Having established that all distributions are taxable, there is then a series of exemptions from that tax. If an exemption is met, no tax is payable on those dividends. That is very straightforward. Where the problem arises is that in some cases there is a difference in treatment between distributions and dividends. The titles of the five exempt classes demonstrate that. There are three related distributions, which relate to controlled companies, non-redeemable ordinary shares and portfolio holdings, but also limited dividends from transactions not designed to reduce tax and dividends in respect of shares accounted for as liabilities.
The issue stems from the exclusion, in new section 930A(2), of a distribution of a capital nature. The feedback I have received is that the principles for that exclusion are relatively untested. To determine whether a distribution is of a capital nature, they would have to be tested against some very unclear case law. There are certainly some cases where distributions that were previously exempt will no longer be so under the new provisions and that will increase uncertainty in some fairly common transactions. Amendment 43 says that all distributions currently falling under section 209 of the Income and Corporation Taxes Act 1988 should continue to be exempt, so that there is a continuity of treatment between the old regime and the current regime.

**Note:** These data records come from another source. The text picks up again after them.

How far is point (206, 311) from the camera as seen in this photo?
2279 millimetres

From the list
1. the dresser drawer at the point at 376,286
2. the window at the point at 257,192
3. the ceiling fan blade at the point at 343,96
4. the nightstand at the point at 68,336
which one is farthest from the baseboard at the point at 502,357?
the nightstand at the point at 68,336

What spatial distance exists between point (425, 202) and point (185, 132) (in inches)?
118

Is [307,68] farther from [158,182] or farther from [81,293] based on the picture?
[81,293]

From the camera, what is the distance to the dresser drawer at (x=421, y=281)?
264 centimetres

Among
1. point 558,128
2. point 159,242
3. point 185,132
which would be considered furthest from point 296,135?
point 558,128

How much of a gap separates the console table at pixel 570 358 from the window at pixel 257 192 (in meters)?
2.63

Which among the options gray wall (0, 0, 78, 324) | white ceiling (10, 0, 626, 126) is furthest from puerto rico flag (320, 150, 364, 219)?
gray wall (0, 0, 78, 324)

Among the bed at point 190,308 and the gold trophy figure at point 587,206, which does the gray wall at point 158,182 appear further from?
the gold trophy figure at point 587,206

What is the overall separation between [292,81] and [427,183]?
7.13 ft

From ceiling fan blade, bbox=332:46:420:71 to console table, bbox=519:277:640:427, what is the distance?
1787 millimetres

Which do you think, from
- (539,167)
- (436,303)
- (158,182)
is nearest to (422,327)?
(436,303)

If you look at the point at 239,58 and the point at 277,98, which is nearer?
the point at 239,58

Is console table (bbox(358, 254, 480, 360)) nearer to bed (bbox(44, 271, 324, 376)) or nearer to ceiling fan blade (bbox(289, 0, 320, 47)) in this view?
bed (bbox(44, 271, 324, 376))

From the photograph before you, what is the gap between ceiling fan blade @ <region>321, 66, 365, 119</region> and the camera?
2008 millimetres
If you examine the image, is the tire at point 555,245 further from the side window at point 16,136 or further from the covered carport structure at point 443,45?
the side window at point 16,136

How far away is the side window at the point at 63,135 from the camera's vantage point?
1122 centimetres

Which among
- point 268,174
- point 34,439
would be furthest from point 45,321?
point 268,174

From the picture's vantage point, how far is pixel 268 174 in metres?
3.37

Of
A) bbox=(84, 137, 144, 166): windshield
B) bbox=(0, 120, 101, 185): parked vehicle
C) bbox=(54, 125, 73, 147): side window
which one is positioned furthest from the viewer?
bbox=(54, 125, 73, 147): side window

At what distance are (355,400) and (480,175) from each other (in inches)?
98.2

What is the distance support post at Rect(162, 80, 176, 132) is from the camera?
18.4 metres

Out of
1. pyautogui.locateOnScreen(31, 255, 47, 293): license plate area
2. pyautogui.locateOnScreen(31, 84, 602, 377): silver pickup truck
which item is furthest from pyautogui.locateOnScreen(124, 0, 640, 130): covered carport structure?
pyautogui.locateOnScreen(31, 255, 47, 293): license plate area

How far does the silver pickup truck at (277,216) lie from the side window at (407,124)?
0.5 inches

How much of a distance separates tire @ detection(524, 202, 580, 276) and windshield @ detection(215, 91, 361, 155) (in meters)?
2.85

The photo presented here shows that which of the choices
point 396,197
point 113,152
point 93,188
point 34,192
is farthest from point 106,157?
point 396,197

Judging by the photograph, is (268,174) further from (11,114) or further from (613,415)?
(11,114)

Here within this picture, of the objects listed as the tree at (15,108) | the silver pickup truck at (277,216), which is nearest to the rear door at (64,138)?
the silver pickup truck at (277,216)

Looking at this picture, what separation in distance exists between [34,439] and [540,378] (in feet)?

Amendment 48, which I have also tabled in this group, deals with a small companies exemption. Schedule 14 provides for two regimes: one for small companies and one for medium and large companies. Schedule 14 provides a definition of a small company in new section 930R. However, it creates a degree of uncertainty as to whether a small company is a small company in the year of the dividend accounting period. My amendment seeks to create some certainty by referring back to the accounts of the previous accounting period to determine whether a small company is a small company. Rather than the uncertainty of new section 930R inserted by the schedule, which looks at the current accounting period, amendment 48 refers to the previous accounting period to give the taxpayer greater certainty.